それ故の緊張感だったのだが、そこへリリアが苦笑と共に通信を繋げてきた。
『今更なにを臆することがあるのですか? ミナトだって先日テレビに出演したではないですか』
「あれはだって……、録画だったから……。その場で大勢の人に見られるわけでもなかったから……」
『ミナトなら大丈夫です。ちゃんと練習どおりにすればいいのですから!』
「うぅ……でも緊張する……」
湊がなおも情けなく声を上げた直後だった。
『三人とも、おしゃべりはそこまでだ。そろそろ実況の紹介も終わってフィールドに転送されるよ』
もう一人の先輩であるカールの冷静な声に、湊はとにかく気持ちを切り替えようと深呼吸を何度か繰り返し、しっかりと仮想の操縦桿を握り締める。
仮想とはいえ、実際の機体と同じ操縦桿の感触を手のひらに感じた湊は、不思議と心が落ち着いていくのを感じた。
これなら大丈夫だろうと自身で判断した湊の目の前へ、突然通信モニタが開かれた。
そのモニタに映し出された姿は、訓練生時代から何故か湊や仲間たち、そしてリリアに突っかかってきていた同期のリード・ガレナ。
その少年がにたりと笑みを浮かべながら声をかけてきた。
『久しぶりだな、ミナト・イスルギぃ』
「リード・ガレナ……」
訓練生時代から何かと因縁深い相手に、呻くような声を上げる湊に、モニタ越しにガレナが指を突きつける。
『ようやく貴様にほえ面かかせてやれる機会が巡ってきたなぁ……。それも公衆の面前で……』
暗い笑みを浮かべたガレナは、まるでスイッチを切ったかのように突然真顔に戻ると、そのまま画面越しに湊をにらみつけた。

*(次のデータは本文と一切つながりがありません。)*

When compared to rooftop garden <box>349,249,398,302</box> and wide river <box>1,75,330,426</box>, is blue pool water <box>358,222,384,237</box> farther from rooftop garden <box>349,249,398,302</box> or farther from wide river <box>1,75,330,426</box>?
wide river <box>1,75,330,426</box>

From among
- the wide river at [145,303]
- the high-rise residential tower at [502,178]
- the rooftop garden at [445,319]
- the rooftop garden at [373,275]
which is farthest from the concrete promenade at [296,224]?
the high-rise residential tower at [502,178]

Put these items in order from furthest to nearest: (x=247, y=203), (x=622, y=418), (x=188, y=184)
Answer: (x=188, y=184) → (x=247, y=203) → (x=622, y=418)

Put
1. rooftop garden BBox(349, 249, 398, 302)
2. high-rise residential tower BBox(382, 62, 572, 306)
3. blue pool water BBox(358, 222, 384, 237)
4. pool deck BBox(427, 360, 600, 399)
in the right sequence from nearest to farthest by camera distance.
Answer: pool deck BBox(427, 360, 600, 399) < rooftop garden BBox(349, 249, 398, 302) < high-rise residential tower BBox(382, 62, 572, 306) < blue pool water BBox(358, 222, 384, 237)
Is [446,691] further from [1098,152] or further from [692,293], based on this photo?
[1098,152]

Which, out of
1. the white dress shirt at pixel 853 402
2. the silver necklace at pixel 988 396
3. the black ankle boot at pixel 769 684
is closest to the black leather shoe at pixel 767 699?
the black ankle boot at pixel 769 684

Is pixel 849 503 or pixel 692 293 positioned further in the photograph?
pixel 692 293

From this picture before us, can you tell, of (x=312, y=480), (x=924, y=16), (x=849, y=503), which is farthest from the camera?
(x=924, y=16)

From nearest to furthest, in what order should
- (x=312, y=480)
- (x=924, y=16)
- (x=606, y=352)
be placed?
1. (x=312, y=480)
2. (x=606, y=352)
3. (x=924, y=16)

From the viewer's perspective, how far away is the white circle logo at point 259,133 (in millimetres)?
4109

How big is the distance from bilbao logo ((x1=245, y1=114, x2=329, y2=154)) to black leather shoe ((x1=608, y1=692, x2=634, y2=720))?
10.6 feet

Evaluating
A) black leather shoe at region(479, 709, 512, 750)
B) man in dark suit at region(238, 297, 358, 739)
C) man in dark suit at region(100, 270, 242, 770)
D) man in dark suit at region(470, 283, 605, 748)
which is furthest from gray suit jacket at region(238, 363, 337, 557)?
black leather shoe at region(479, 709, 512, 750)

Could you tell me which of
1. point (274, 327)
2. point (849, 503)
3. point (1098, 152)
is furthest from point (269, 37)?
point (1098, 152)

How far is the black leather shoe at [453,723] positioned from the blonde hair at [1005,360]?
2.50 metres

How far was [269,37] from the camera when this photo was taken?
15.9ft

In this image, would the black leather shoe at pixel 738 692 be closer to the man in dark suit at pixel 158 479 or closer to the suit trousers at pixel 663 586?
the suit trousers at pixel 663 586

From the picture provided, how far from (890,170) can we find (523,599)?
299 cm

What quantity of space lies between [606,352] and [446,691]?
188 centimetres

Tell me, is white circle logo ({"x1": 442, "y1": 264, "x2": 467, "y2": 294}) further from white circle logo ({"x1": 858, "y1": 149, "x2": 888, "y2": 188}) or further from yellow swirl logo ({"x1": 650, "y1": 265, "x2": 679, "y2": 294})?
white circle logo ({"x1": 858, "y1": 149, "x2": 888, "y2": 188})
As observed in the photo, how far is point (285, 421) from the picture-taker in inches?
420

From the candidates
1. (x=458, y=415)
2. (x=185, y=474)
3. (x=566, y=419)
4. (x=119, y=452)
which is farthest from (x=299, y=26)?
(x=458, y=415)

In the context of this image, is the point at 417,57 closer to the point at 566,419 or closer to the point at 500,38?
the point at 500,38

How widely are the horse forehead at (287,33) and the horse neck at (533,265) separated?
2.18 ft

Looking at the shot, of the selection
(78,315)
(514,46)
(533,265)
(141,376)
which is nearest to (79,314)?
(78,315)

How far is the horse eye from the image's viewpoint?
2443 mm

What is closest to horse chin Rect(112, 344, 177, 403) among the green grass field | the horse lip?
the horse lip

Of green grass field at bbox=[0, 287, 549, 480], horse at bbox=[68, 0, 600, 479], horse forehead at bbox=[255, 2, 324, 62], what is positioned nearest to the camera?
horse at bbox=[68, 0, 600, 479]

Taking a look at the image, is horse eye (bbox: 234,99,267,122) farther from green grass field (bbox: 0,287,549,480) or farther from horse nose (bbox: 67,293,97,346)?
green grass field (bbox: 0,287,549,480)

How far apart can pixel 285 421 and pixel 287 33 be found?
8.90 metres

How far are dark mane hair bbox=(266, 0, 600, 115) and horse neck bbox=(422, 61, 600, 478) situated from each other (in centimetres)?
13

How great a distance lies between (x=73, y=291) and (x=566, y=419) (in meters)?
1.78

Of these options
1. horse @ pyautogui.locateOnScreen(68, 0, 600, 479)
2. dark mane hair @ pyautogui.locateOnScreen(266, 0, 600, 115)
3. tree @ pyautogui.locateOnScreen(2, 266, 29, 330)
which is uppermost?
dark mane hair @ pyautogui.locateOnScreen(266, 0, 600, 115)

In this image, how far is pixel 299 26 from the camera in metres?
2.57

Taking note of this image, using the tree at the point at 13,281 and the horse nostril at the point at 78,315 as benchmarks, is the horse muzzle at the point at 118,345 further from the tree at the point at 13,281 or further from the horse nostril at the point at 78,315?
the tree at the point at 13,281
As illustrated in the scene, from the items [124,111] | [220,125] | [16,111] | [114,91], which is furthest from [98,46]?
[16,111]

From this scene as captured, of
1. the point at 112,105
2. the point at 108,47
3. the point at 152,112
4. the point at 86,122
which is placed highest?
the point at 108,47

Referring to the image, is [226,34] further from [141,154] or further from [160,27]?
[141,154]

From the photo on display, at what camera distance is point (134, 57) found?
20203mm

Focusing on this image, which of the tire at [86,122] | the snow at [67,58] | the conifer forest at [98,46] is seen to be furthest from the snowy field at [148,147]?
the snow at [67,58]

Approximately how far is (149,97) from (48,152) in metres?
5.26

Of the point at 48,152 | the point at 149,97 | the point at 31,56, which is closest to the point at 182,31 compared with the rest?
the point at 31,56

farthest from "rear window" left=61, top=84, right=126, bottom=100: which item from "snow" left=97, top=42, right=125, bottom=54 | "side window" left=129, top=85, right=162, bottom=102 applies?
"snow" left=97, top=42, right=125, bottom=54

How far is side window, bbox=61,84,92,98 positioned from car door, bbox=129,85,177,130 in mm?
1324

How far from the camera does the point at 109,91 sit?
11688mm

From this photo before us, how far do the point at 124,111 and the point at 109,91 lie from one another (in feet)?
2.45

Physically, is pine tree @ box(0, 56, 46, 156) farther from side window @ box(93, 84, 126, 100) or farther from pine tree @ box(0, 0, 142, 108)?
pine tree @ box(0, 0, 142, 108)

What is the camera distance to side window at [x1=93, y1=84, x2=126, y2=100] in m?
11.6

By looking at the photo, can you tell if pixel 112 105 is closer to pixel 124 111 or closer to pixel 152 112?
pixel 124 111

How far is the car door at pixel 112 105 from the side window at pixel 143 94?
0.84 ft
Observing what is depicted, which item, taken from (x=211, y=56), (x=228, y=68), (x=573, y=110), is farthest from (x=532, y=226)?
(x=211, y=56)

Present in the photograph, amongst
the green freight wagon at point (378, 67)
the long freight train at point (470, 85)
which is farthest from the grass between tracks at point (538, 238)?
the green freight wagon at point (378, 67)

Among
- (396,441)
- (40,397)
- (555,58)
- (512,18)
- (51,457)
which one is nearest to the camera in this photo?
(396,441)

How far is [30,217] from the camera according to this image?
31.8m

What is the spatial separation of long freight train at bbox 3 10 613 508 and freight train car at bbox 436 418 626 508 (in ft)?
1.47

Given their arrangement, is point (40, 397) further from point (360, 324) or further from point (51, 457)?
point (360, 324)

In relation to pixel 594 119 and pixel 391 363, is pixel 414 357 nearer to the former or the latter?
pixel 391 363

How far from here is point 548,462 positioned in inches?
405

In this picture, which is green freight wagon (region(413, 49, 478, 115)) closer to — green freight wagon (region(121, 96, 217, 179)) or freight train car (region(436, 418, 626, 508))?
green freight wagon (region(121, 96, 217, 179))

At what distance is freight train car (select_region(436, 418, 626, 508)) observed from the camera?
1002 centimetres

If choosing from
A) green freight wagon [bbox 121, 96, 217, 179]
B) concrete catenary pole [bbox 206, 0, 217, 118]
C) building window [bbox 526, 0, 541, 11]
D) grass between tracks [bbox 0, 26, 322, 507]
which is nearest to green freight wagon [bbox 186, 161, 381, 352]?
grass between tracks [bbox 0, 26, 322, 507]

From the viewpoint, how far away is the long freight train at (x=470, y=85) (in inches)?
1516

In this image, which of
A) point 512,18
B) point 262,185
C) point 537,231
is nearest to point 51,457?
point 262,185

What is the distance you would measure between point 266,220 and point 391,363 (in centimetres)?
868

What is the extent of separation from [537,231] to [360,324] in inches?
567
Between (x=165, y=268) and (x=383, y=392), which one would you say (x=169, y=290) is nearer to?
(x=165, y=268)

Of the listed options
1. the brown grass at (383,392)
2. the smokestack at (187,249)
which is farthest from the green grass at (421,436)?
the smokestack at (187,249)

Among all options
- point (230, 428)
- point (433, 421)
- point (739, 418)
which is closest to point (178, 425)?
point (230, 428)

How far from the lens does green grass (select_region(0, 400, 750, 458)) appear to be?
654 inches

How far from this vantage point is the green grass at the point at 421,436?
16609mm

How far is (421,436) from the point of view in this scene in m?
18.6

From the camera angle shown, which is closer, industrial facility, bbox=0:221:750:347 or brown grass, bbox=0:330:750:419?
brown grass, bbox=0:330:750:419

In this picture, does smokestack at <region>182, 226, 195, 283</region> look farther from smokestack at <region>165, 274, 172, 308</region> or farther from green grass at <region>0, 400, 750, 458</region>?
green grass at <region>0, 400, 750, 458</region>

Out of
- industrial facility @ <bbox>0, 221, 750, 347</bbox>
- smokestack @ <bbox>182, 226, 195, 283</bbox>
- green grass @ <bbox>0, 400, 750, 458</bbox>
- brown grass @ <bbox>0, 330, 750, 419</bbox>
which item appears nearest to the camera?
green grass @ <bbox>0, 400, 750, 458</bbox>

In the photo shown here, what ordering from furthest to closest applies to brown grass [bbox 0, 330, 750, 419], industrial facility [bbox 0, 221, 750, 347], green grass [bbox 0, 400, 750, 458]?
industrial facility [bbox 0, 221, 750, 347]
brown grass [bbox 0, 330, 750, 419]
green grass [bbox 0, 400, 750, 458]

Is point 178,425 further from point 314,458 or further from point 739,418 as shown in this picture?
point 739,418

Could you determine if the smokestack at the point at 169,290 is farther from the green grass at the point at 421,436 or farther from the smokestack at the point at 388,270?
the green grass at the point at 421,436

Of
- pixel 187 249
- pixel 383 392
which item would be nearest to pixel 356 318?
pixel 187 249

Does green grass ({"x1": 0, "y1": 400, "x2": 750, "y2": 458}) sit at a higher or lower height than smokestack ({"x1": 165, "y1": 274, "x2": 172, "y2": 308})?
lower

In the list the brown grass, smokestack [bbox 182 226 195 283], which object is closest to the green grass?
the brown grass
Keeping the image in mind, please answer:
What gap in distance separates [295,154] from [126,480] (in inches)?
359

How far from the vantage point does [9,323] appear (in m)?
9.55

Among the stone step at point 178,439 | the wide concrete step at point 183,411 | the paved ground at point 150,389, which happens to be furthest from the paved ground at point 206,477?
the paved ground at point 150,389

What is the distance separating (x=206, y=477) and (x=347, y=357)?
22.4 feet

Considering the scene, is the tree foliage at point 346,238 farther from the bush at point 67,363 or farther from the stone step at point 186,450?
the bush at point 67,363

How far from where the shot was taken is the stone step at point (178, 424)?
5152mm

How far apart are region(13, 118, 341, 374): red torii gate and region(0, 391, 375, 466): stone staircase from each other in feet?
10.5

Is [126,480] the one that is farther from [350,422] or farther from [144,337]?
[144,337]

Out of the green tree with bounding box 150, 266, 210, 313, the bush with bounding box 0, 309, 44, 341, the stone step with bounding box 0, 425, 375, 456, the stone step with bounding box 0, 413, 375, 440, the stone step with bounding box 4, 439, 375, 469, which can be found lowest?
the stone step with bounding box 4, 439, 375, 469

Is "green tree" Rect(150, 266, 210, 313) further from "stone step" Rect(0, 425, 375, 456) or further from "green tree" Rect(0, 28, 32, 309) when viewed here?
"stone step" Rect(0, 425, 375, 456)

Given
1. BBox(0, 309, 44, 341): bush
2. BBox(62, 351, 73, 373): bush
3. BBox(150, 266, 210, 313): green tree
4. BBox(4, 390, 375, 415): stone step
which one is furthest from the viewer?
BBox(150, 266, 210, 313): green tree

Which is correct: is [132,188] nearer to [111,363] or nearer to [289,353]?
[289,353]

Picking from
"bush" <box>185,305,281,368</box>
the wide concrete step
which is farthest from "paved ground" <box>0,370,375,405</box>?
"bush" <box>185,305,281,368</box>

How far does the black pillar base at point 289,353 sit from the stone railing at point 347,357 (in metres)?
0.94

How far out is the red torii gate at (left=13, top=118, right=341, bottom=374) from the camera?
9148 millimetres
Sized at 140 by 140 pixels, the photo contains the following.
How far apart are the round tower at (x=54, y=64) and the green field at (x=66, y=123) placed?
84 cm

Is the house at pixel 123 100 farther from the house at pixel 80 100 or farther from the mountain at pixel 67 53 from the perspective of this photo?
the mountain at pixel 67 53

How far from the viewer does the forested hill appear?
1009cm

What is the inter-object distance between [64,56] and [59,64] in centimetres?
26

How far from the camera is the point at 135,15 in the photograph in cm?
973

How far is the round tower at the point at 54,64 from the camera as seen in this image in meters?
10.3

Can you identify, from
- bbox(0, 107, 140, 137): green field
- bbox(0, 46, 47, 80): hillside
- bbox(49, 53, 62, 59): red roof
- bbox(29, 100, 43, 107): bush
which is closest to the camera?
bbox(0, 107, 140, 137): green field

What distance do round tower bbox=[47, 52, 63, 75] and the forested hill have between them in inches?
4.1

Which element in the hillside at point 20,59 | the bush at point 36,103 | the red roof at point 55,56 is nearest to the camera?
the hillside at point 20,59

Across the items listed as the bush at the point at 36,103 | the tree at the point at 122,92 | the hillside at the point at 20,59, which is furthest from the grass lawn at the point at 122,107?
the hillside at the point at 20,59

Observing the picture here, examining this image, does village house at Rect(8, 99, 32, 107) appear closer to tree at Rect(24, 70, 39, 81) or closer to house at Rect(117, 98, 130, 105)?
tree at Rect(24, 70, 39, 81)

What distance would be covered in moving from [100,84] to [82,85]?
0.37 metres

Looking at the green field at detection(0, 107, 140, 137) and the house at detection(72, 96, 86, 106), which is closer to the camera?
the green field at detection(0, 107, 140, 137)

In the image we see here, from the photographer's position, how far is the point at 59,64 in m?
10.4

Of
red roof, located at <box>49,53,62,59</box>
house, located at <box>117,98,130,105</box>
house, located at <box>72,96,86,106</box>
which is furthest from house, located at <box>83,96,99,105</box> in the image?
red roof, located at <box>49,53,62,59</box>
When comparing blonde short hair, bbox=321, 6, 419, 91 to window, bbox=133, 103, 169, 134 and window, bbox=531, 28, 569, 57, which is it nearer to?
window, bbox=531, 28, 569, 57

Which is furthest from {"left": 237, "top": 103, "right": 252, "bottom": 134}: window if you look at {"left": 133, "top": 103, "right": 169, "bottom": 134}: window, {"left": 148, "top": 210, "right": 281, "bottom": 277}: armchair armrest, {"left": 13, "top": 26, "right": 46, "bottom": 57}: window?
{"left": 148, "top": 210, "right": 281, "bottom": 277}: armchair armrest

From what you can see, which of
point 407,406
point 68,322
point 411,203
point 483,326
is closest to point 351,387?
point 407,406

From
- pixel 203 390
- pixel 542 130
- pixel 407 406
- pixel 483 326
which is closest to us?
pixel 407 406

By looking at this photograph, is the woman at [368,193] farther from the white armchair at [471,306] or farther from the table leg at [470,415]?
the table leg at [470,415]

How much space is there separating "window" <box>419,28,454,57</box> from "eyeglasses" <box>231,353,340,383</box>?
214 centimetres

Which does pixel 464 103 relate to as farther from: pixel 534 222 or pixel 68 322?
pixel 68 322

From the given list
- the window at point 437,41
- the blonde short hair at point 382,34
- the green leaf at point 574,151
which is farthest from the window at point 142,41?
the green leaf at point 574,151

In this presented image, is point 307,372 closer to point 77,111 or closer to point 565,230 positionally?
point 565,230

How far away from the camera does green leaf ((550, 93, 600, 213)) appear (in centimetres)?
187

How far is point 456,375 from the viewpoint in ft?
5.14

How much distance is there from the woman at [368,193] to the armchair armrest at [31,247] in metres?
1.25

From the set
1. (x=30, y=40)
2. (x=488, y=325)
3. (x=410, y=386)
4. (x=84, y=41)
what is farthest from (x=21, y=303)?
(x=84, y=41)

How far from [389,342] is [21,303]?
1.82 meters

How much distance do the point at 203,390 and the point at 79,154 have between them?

『お前とリリア・ガーネットだけは必ず俺の手でしとめてやる……。首を洗って待っておくんだな』
言いたいことを一方的に言い残したガレナ少年は、そのまま通信を切ってしまった。
一方、挑発された湊はといえば、呆然としながらも、訝しんでいた。
「(なんだろう、この違和感は……。リード・ガレナってあんなに好戦的だったっけ……?)」
湊が訓練生時代のことを思い出そうとするよりも早く、その耳に実況の声が飛び込んできた。
『さぁ、皆様! 大変お待たせいたしました! 準備が出来たようなので、早速第一試合を始めたいと思います!』
途端、観客のボルテージが更に上がり、会場中を歓声が包み込む。
その熱気が、待機エリアに控える湊たちにも届き、湊の緊張感も否応なく高まっていく。
そして、湊がごくり、と人知れず喉を鳴らした瞬間。
『それでは、カウントダウンを始めます! 観客の皆様もご一緒にお願いします!』
実況の声と同時に、湊たちの目の前のモニタと、観客席に設置されたモニタに、大きく数字が表示され、徐々にその数を減らしていく。
『五……四……三……二……一……』
観客と実況が一緒になって数字を読み上げ、カウントがゼロを刻み、すぐに「開始」とでかでかと表示されたその直後。
待機エリアにいた湊たちは一斉に光に包まれ、次の瞬間には広大な草原にいた。
「草原……か」
一通り辺りを見回しながらぽつりと呟いた湊は、「何はともあれまずは仲間たちと合流を優先すべし」と訓練を思い出し、すぐさま、転送と同時に各機体へ送られてきた対戦エリアマップを確認し、自分の現在位置と集合地点の方角を確認する。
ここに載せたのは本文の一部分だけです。